Von Pfarrer Dietmar Saft

Am 11. September war Krautmarkt in Lommatzsch. Der Krautmarkt ist unser Stadtfest mit vielfältigem Engagement der Stadt, der Vereine, der Händler und Institutionen aus Lommatzsch. Viele ehrenamtliche Helfer bringen sich hier ein. Gäste aus nah und fern sind an diesem Sonntag in der Stadt. Der Krautmarkt beginnt mit dem Festgottesdienst in der Wenzelskirche. An diesem Sonntag ist die Kirche gut gefüllt. Schon Tage zuvor schmücken Gemeindeglieder die Kirche festlich. Erntegaben werden noch am Vortag abgegeben. Alles macht deutlich: Dieser Gottesdienst soll ein besonderer Höhepunkt für die Gemeinde und die Stadt sein. Lommatzsch feiert Erntedank. Für den Gottesdienst haben Konfirmanden einiges vorbereitet. Noch kurz vor Gottesdienstbeginn wird geprobt und besprochen. Mehr und mehr füllt sich die Kirche mit Besuchern. Die innere Anspannung steigt. Dann beginnt das Glockengeläut. Die Posaunen ertönen. Kinder mit Erntegaben ziehen mit Kirchvorstehern und Pfarrer feierlich ein. Der Gottesdienst hat begonnen. Die Kinder singen ein fröhliches Danklied. Danach singt die Gemeinde ein traditionelles Erntedanklied. Nun kommt die Zeit der Konfirmanden. Tradition ist wichtig, ja, aber was bedeutet dies in unserer Zeit? Dazu lesen sie in verteilten Rollen einen Bibeltext vor. Es geht um die Entstehung der Welt und um die Verantwortung der Menschen. Die ersten sieben Tage der Welt. Dem stellen sie eine eigene Bildpräsentation entgegen. Die unterschiedlichsten Probleme unserer Zeit klingen an. Die letzten sieben Tage der Erde.

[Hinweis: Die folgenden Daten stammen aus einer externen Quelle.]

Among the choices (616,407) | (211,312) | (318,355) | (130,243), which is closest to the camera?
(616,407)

Und danach predigen zwei Konfirmandinnen im Wechsel über Glaube und Naturwissenschaft, über Schöpfung und Verantwortung, über nachfolgende Generationen, darüber, wo ich als Mensch in der Welt stehe, welchen Stellenwert mein Menschsein hat und wie ich den anderen Menschen – auch aus fremden Ländern – achte und schätze. Von wegen „Erntedank ist nur Tradition“. Die jungen, fröhlichen Konfirmanden machen deutlich, was Erntedank für sie heute bedeutet. So bringen die Konfirmanden zusammen, was zusammen gehört. Danken und Denken. Später sagt ein Gottesdienstbesucher: „Das war ein festlich-fröhlicher, ein nachdenklicher Gottesdienst.“ Nach dem Gottesdienst wartet vor der Kirche bereits der Spielmannszug Lommatzsch. Denn Erntedank und Krautmarkt gehören in Lommatzsch zusammen.

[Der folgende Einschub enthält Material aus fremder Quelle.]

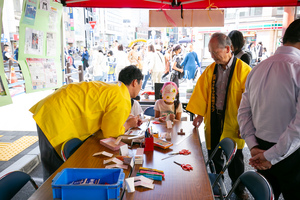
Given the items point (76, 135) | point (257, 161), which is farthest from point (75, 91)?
point (257, 161)

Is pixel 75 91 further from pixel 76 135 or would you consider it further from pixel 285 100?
pixel 285 100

In einem Umzug ziehen Spielmannszug, Bürgermeisterin, Pfarrer und die Gottesdienstbesucher bis zum Pfarrhof. Dort haben vier Kirchvorsteher einen großen Erntekranz geschultert. Mit ihm marschiert der gesamte Zug unter „klingendem Spiel“ zum Marktplatz. Nachdem die Feuerwehr den Erntekranz gegenüber dem Rathaus aufgezogen hat, eröffnet die Bürgermeisterin Frau Dr. Maaß mit dankenden Worten offiziell den Krautmarkt. Nun kommt das Stadtfest mit allen seinen Möglichkeiten und Angeboten zum Zuge. Zu all dem Geschehen strahlt die Sonne hell am Himmel. Neben den Verkaufsständen und Fahrbetrieben werden auch gern die ruhigen Angebote genutzt: die Spielangebote für Kinder im Bereich des „Offenen Hauses“ Lommatzsch, das Kaffeetrinken mit gespendetem Kuchen im Pfarrhof und zum Abschluss des Tages das Orgelkonzert in der Kirche.

„Danken und Denken“ – Erntedankfest und Krautmarkt - Tradition und Ausblick.

In Lommatzsch gehört dies alles zusammen an diesem 11. September 2016.